You will need to be discerning and invest in properties where you personally trust the companies that own it. Furthermore, there is also a risk of there being more vacancies than the pool of investors’ capital can cover. This might put you in a potentially risky investment situation.
Real Estate Trading
Real estate trading is more suitable for investors with bigger risk appetite. This is due to the fact that real estate traders usually plan to purchase undervalued properties and sell them off within 6 months of their purchase. Most real estate traders do not have enough cash on hand to last them through tough times to pay off their mortgage. Thus, if you are in a situation where you can’t unload a property, you might experience continued losses. There are other ways to go about real estate trading. For example, you could look at your investment as more long term – buying a property cheap and adding value by renovating it.
When the market is doing well, you might be able to snag a good deal and gain significant rewards even within a short period of time.
Not suitable for investors with small risk appetite. You will need a deep understanding and knowledge of the market as you will need to know when to buy and how to sell in order to make a good profit. You might even experience losses when times are bad and you aren’t able to sell your property.

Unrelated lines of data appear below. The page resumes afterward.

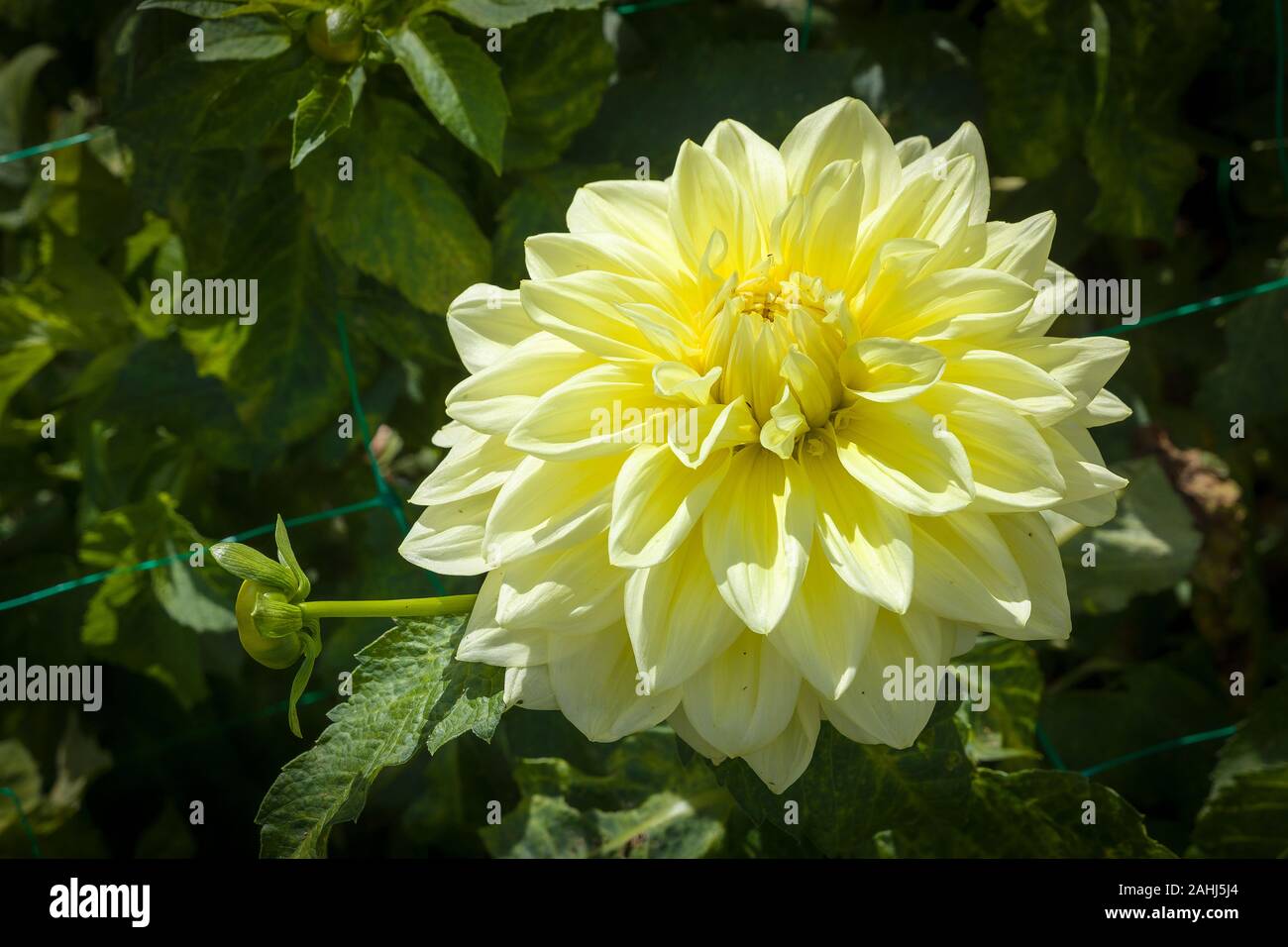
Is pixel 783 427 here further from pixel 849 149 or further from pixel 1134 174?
pixel 1134 174

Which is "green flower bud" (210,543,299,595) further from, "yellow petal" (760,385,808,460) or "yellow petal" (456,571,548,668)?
"yellow petal" (760,385,808,460)

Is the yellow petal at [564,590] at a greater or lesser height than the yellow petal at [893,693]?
greater

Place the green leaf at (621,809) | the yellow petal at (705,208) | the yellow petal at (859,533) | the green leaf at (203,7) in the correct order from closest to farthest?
the yellow petal at (859,533) < the yellow petal at (705,208) < the green leaf at (203,7) < the green leaf at (621,809)

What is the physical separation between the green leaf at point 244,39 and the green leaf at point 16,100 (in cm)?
79

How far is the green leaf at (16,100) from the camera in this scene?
1.97 meters

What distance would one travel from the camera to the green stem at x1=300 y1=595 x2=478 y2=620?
40.3 inches

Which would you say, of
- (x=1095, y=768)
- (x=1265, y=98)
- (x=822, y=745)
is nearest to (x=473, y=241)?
(x=822, y=745)

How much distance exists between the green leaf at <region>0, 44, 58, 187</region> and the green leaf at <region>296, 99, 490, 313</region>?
32.7 inches

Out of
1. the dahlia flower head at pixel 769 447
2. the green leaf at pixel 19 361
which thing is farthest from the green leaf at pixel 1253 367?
the green leaf at pixel 19 361

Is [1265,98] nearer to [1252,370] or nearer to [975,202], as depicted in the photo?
[1252,370]

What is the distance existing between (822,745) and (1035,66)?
0.98 m

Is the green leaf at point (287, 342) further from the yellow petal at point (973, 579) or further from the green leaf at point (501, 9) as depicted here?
the yellow petal at point (973, 579)

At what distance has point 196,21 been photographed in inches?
63.1

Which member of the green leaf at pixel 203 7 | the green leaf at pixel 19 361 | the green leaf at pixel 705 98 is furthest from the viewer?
the green leaf at pixel 19 361
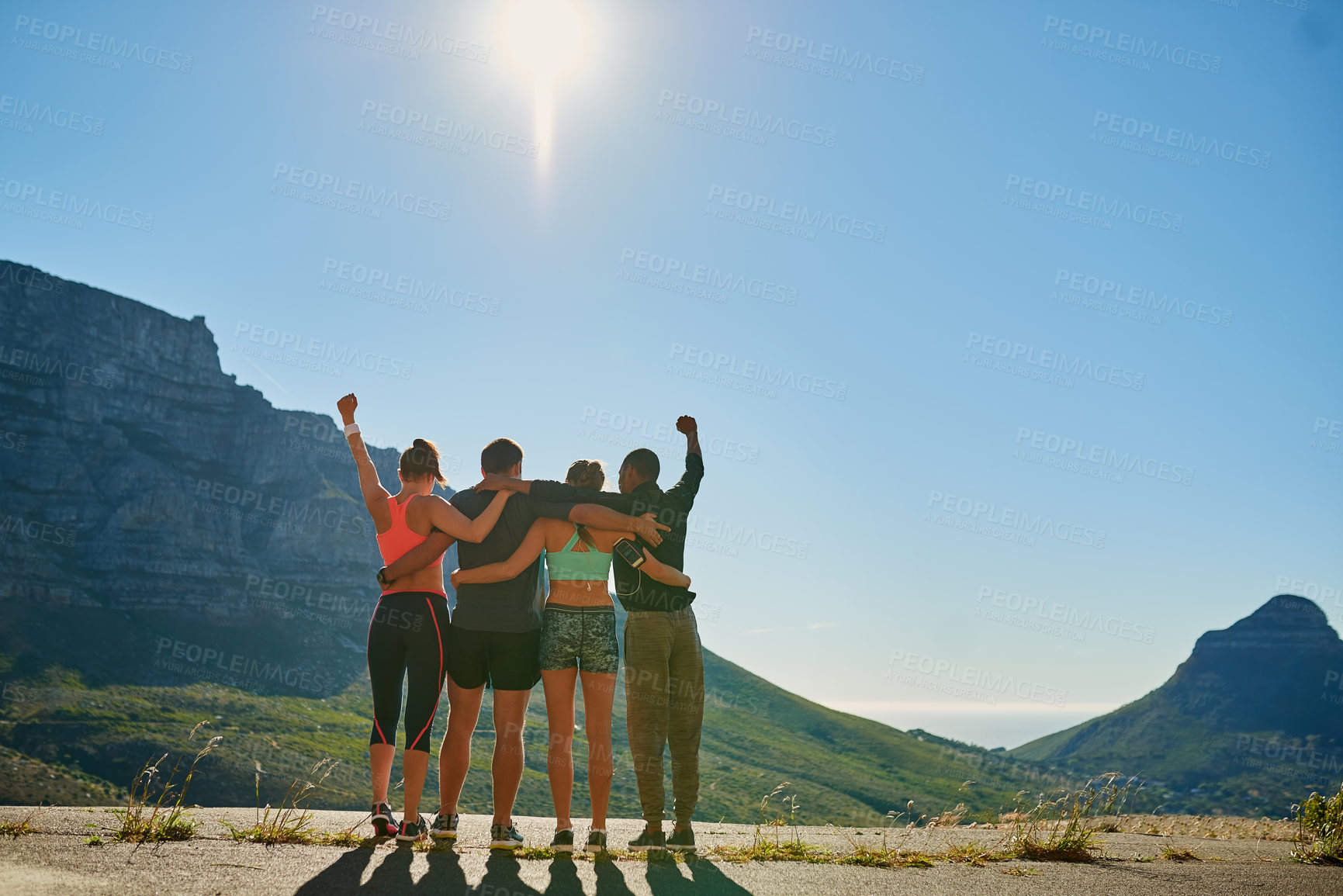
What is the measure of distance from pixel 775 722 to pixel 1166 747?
279 ft

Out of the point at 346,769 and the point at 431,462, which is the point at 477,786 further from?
the point at 431,462

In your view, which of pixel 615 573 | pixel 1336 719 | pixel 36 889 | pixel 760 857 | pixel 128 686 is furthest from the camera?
pixel 1336 719

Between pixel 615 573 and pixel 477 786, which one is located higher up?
pixel 615 573

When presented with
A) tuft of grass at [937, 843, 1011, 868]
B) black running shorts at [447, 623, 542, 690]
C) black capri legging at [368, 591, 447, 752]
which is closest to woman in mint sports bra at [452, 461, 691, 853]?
black running shorts at [447, 623, 542, 690]

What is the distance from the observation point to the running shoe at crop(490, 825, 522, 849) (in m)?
5.45

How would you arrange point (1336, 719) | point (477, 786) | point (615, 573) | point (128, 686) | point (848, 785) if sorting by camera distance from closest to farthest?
point (615, 573) < point (477, 786) < point (128, 686) < point (848, 785) < point (1336, 719)

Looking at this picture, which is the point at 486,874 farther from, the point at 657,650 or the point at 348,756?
the point at 348,756

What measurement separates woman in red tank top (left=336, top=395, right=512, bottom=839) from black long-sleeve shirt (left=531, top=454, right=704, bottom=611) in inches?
20.2

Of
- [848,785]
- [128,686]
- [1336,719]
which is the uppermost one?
[1336,719]

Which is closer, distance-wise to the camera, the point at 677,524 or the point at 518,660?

Real Estate Investment Trusts (REITs)
REITs allow anyone to own or finance properties in the same way shareholders benefit by owning stocks and other corporations. The stockholders of REITs earn a share of the income produced through real estate investment, and they can do so without having to go out and buy or finance the property. REITs often are classified into equity REITs or mortgage REITs. Equity REITs include offices, shopping centers, hotels, etc and derive most of their revenue from rent from those properties while mortgage REITS might finance both residential and commercial properties and derive their revenue from interest earned from their investments from interest or mortgage-backed securities.
The purpose of REITs is to give ordinary investors access to commercial real estate. Not everyone can purchase a whole tower all by themselves and REITs allow you to own a share of it.
REITs work best as long term investments. If you are looking to invest money that you might need within the next 5 years, it is not recommended that you invest in REITs due to its interest rate fluctuations.
Now that you know the most common ways to invest in real estate, it’s time to find the right sponsor to handle your investments. Take time to do your research. A good place to start your search for a crowdfunding sponsor would be CrowdDD’s sponsor ratings and reviews page. Review platforms help ensure you find the right sponsors and crowdfunding platforms for real estate investments. They rate crowdfunding sponsors based on their track record, communication, and fees, making it easier for you to choose the right one to trust.
We hope that this guide gave you a deeper understanding of how to enter the real estate market. It might seem daunting at first, but once you’ve become a more experienced investor, don’t forget to credit us!